Skip site navigation (1)Skip section navigation (2)
Date:      Thu, 10 Jul 2014 03:10:57 +0000 (UTC)
From:      Adrian Chadd <adrian@FreeBSD.org>
To:        src-committers@freebsd.org, svn-src-all@freebsd.org, svn-src-head@freebsd.org
Subject:   svn commit: r268479 - head/sys/netinet
Message-ID:  <201407100310.s6A3AvQ5093684@svn.freebsd.org>

next in thread | raw e-mail | index | archive | help
Author: adrian
Date: Thu Jul 10 03:10:56 2014
New Revision: 268479
URL: http://svnweb.freebsd.org/changeset/base/268479

Log:
  Implement the first stage of multi-bind listen sockets and RSS socket
  awareness.
  
  * Introduce IP_BINDMULTI - indicating that it's okay to bind multiple
    sockets on the same bind details.
  
    Although the PCB code has been taught about this (see below) this patch
    doesn't introduce the rest of the PCB changes necessary to distribute
    lookups among multiple PCB entries in the global wildcard table.
  
  * Introduce IP_RSS_LISTEN_BUCKET - placing an listen socket into the
    given RSS bucket (and thus a single PCBGROUP hash.)
  
  * Modify the PCB add path to be aware of IP_BINDMULTI:
    + Only allow further PCB entries to be added if the owner credentials
      and IP_BINDMULTI has been specified.  Ie, only allow further
      IP_BINDMULTI sockets to appear if the first bind() was IP_BINDMULTI.
  
  * Teach the PCBGROUP code about IP_RSS_LISTE_BUCKET marked PCB entries.
    Instead of using the wildcard logic and hashing, these sockets are
    simply placed into the PCBGROUP and _not_ in the wildcard hash.
  
  * When doing a PCBGROUP lookup, also do a wildcard match as well.
    This allows for an RSS bucket PCB entry to appear in a PCBGROUP
    rather than having to exist in the wildcard list.
  
  Tested:
  
  * TCP IPv4 server testing with igb(4)
  * TCP IPv4 server testing with ix(4)
  
  TODO:
  
  * The pcbgroup lookup code duplicated the wildcard and wildcard-PCB
    logic.  This could be refactored into a single function.
  
  * This doesn't yet work for IPv6 (The PCBGROUP code in netinet6/ doesn't
    yet know about this); nor does it yet fully work for UDP.

Modified:
  head/sys/netinet/in.h
  head/sys/netinet/in_pcb.c
  head/sys/netinet/in_pcb.h
  head/sys/netinet/in_pcbgroup.c
  head/sys/netinet/ip_output.c

Modified: head/sys/netinet/in.h
==============================================================================
--- head/sys/netinet/in.h	Thu Jul 10 02:15:16 2014	(r268478)
+++ head/sys/netinet/in.h	Thu Jul 10 03:10:56 2014	(r268479)
@@ -432,6 +432,8 @@ __END_DECLS
 
 #define	IP_ONESBCAST		23   /* bool: send all-ones broadcast */
 #define	IP_BINDANY		24   /* bool: allow bind to any address */
+#define	IP_BINDMULTI		25   /* bool: allow multiple listeners on a tuple */
+#define	IP_RSS_LISTEN_BUCKET	26   /* int; set RSS listen bucket */
 
 /*
  * Options for controlling the firewall and dummynet.

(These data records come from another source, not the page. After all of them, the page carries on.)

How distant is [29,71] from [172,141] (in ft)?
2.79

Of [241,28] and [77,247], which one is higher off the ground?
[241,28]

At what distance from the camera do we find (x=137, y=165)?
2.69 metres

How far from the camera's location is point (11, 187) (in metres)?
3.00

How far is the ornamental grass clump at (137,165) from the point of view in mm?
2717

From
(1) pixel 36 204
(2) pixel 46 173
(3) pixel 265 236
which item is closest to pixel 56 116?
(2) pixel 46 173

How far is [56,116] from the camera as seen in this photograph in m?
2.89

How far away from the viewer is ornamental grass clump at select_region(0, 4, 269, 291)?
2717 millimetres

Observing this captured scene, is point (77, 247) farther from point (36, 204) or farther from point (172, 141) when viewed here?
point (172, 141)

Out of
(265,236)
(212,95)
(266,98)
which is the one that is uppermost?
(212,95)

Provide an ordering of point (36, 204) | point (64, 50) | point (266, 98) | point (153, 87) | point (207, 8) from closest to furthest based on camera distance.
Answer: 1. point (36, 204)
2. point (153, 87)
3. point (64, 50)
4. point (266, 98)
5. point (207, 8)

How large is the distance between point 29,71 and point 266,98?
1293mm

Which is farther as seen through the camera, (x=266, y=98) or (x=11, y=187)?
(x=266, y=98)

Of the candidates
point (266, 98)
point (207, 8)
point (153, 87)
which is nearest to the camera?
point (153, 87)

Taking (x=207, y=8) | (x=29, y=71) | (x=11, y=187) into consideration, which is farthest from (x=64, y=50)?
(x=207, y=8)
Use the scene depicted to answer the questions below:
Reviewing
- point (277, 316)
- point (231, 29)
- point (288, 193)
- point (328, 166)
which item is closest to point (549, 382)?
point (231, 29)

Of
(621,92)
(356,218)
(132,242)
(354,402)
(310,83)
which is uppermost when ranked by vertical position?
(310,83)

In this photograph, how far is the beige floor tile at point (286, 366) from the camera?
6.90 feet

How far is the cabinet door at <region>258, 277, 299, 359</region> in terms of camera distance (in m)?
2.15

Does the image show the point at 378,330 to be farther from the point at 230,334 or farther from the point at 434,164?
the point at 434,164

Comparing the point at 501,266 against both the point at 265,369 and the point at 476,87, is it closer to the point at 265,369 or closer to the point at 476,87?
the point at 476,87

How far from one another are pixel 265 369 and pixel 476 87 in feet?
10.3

Modified: head/sys/netinet/in_pcb.c
==============================================================================
--- head/sys/netinet/in_pcb.c	Thu Jul 10 02:15:16 2014	(r268478)
+++ head/sys/netinet/in_pcb.c	Thu Jul 10 03:10:56 2014	(r268479)
@@ -488,6 +488,36 @@ inp_so_options(const struct inpcb *inp)
 
 #ifdef INET
 /*
+ * Check if a new BINDMULTI socket is allowed to be created.
+ *
+ * ni points to the new inp.
+ * oi points to the exisitng inp.
+ *
+ * This checks whether the existing inp also has BINDMULTI and
+ * whether the credentials match.
+ */
+static int
+in_pcbbind_check_bindmulti(const struct inpcb *ni, const struct inpcb *oi)
+{
+	/* Check permissions match */
+	if ((ni->inp_flags2 & INP_BINDMULTI) &&
+	    (ni->inp_cred->cr_uid !=
+	    oi->inp_cred->cr_uid))
+		return (0);
+
+	/* Check the existing inp has BINDMULTI set */
+	if ((ni->inp_flags2 & INP_BINDMULTI) &&
+	    ((oi->inp_flags2 & INP_BINDMULTI) == 0))
+		return (0);
+
+	/*
+	 * We're okay - either INP_BINDMULTI isn't set on ni, or
+	 * it is and it matches the checks.
+	 */
+	return (1);
+}
+
+/*
  * Set up a bind operation on a PCB, performing port allocation
  * as required, but do not actually modify the PCB. Callers can
  * either complete the bind by setting inp_laddr/inp_lport and
@@ -589,6 +619,7 @@ in_pcbbind_setup(struct inpcb *inp, stru
 	 * This entire block sorely needs a rewrite.
 	 */
 				if (t &&
+				    ((inp->inp_flags2 & INP_BINDMULTI) == 0) &&
 				    ((t->inp_flags & INP_TIMEWAIT) == 0) &&
 				    (so->so_type != SOCK_STREAM ||
 				     ntohl(t->inp_faddr.s_addr) == INADDR_ANY) &&
@@ -598,6 +629,15 @@ in_pcbbind_setup(struct inpcb *inp, stru
 				    (inp->inp_cred->cr_uid !=
 				     t->inp_cred->cr_uid))
 					return (EADDRINUSE);
+
+				/*
+				 * If the socket is a BINDMULTI socket, then
+				 * the credentials need to match and the
+				 * original socket also has to have been bound
+				 * with BINDMULTI.
+				 */
+				if (t && (! in_pcbbind_check_bindmulti(inp, t)))
+					return (EADDRINUSE);
 			}
 			t = in_pcblookup_local(pcbinfo, sin->sin_addr,
 			    lport, lookupflags, cred);
@@ -612,7 +652,9 @@ in_pcbbind_setup(struct inpcb *inp, stru
 				if (tw == NULL ||
 				    (reuseport & tw->tw_so_options) == 0)
 					return (EADDRINUSE);
-			} else if (t && (reuseport & inp_so_options(t)) == 0) {
+			} else if (t &&
+			    ((inp->inp_flags2 & INP_BINDMULTI) == 0) &&
+			    (reuseport & inp_so_options(t)) == 0) {
 #ifdef INET6
 				if (ntohl(sin->sin_addr.s_addr) !=
 				    INADDR_ANY ||
@@ -622,6 +664,8 @@ in_pcbbind_setup(struct inpcb *inp, stru
 				    (t->inp_vflag & INP_IPV6PROTO) == 0)
 #endif
 				return (EADDRINUSE);
+				if (t && (! in_pcbbind_check_bindmulti(inp, t)))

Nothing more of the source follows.